I am not being dramatic. I have hiked through Himachal, road-tripped Rajasthan, and spent lazy weeks in Goa. None of it prepared me for the moment I looked down from a suspension bridge at Dawki and saw a boat hovering above the riverbed like a magic trick. Or the afternoon I stood at the edge of Nohkalikai Falls, 340 metres of white water plunging into a turquoise pool, and genuinely could not feel my legs.
Meghalaya is the kind of place that makes you angry nobody told you about it sooner. Rivers so clear they look photoshopped.
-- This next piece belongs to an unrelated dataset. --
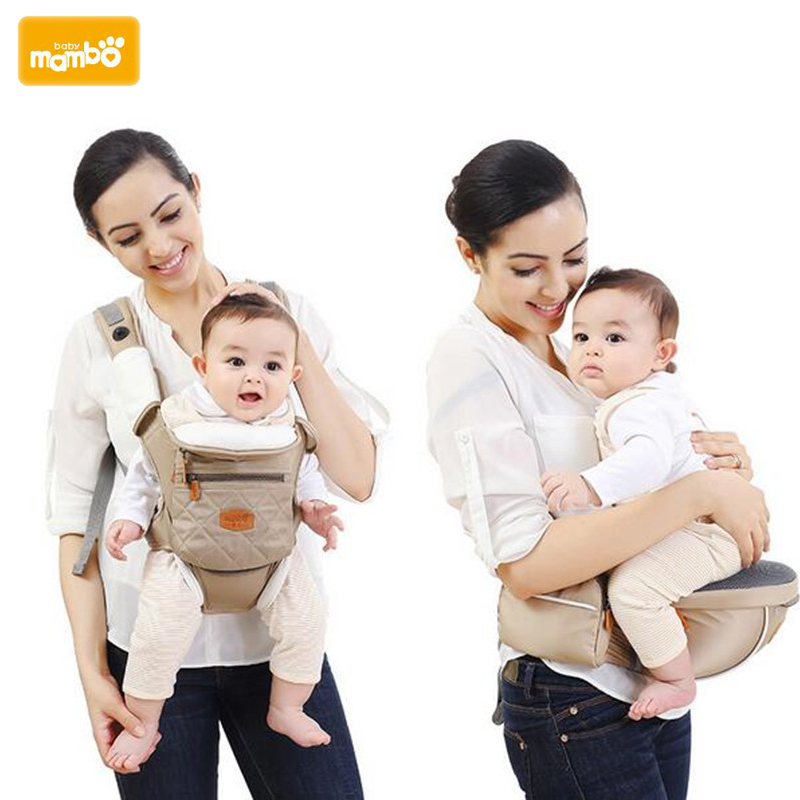 Mambobaby Ergonomic 5 in 1 Baby Carrier Backpack Breathable Cotton Sling For Baby Wrap Rider Canvas Front Backpack<br>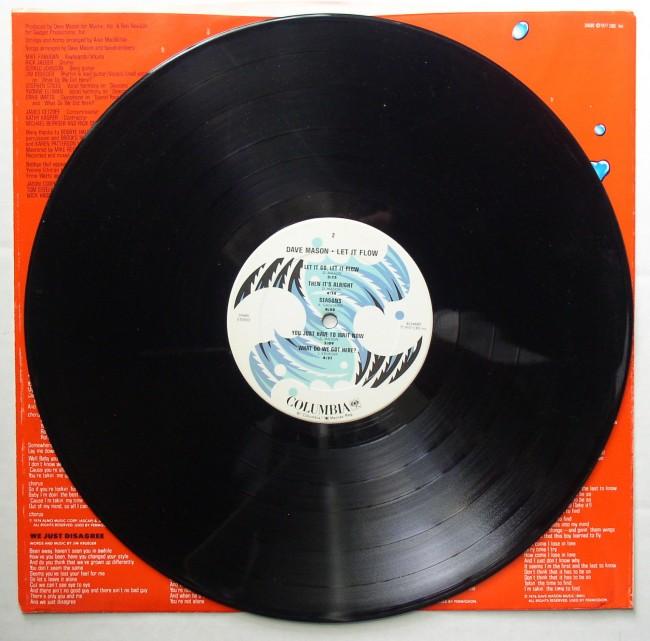 Dave Mason / Let It Flow LP 4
Living root bridges that indigenous Khasi communities have literally grown over centuries. Waterfalls around every corner. And rain — so much rain that two villages here hold the world record for wettest places on Earth. Yet somehow, it stays blissfully uncrowded while the rest of India's tourist spots drown in selfie sticks.
Five days is the sweet spot for Meghalaya. Any less and you will rush. Any more and you can add the Jaintia Hills or Tura — but for a first trip, this itinerary covers everything that matters.
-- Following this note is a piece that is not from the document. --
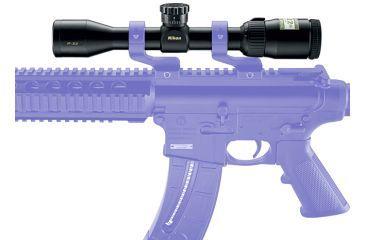 Nikon2-7x32 Rifle Scope P-22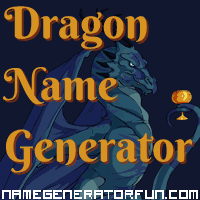 Get your own dragon name from the dragon name generator!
This is the exact itinerary I followed, refined after talking to dozens of local guides and fellow travellers. It covers Shillong, Cherrapunji (Sohra), the Double Decker Living Root Bridge, Mawlynnong, and Dawki — with honest opinions on where to stay, what to eat (the pork here is life-changing), and a real budget breakdown.
If you are planning a bigger Northeast India trip, start here. Meghalaya is the easiest state to fall in love with, and it will make you want to keep going.
Getting to Meghalaya
Here is the slightly annoying part: Meghalaya does not have its own commercial airport (one is being built near Shillong, but do not hold your breath). You fly into Guwahati Airport (GAU) in Assam. IndiGo and SpiceJet run regular flights from Delhi, Mumbai, Kolkata, and Bangalore. I have snagged one-way fares for under 4,000 INR by booking 3 weeks out.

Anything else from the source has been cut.